I played quite a few sports growing up and believed that I was athletically talented to play those sports over others. In turn, I didn’t end up trying other sports outside of the ones that I had a natural talent in. Looking back, I may have had skills that increased my athletic ability but I wouldn’t have gone far without determination and effort. If I enjoyed a sport, I would practice for hours, watch sports clips, learn from my mistakes and commit to becoming a better athlete. If I didn’t enjoy a sport as much, I would give up once things got hard.
Dr. Carol Dweck coined the terms fixed mindset and growth mindset to describe the underlying beliefs people have about learning and intelligence. On the topic of athletic ability, I had demonstrated a fixed mindset, believing that as hard as I would try for some sports, I was unable to become a better athlete.
When we embody a growth mindset we believe that success depends on time and effort. People with a growth mindset feel that their skills and intelligence can improve with effort and persistence. Relating this back to my personal experience, I ended up becoming a good lacrosse player and won a few awards from my team, Western Mustangs, and the OUA. Did this happen just because I was born with the talent to play lacrosse? Or was this a factor of multiple hours put into practice, training, and learning from mistakes?
We manifest a growth or fixed mindset from a very early age, which determines a great deal of our behaviour and our relationship with success and failure in both professional and personal circumstances.
We notice children at a young age use a growth mindset and display behaviours such as volunteering answers in class even when they’re unsure or seeking out problems that would push them instead of problems that would keep them safely within their comfort zone.
Having a growth mindset is important because it can help us overcome obstacles that we may face when developing a skill or learning something new. Instead of giving up when things become difficult, or the desired outcome is not reached, we understand the importance of persistence, determination and practice.

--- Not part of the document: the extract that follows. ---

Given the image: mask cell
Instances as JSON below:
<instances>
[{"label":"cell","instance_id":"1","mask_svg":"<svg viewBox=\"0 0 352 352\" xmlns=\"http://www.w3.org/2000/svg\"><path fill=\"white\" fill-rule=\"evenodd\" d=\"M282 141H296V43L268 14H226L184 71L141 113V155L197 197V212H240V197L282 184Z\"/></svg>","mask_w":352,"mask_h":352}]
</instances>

I’ve come to learn that practice doesn’t make perfect, it makes progress. When we understand this perspective, we can learn from our mistakes, be responsive to criticism, and face challenges head-on. This results in feeling a greater sense of achievement, giving us a greater sense of free will.
So, how can we change the way we teach mindset? Through research, we have found that it is possible to promote a growth mindset by teaching and understanding that the brain is malleable and gets stronger through effort. We can start by trying new challenges and seeking help when necessary. Researchers have also learned that we can encourage students to adopt more of a growth mindset by changing the way in which we interact with them. Teachers have started to use the term “not yet” instead of “fail” when it comes to giving the results of tests and graded work. Changing the language around the end result of their work teaches a student that with more effort and persistence, they have the opportunity to work on that skill or improve their intelligence to reach the desired outcome.
Despite our age, we can adopt a growth mindset and begin to challenge the way we think and approach difficult learning experiences.
6 steps to adopting a growth mindset:
- Focus on learning
- Challenge your current beliefs
- Use the word “Opportunity” instead of “failure”
- Value the process over the end result
- Celebrate growth with others
- Take ownership over your attitude
Ultimately with the use of a growth mindset, we are looking to create a passion for learning instead of a hunger for approval. I’ve learned to embrace my mistakes, seek uncomfort and work towards goals that I would not have thought possible if I hadn’t decided to change my mindset about learning and intelligence. It’s important to remember that skill is something to be cultivated and not something that one is born with. Instead of wanting to be the best athlete, let’s commit to the process of becoming the best athlete.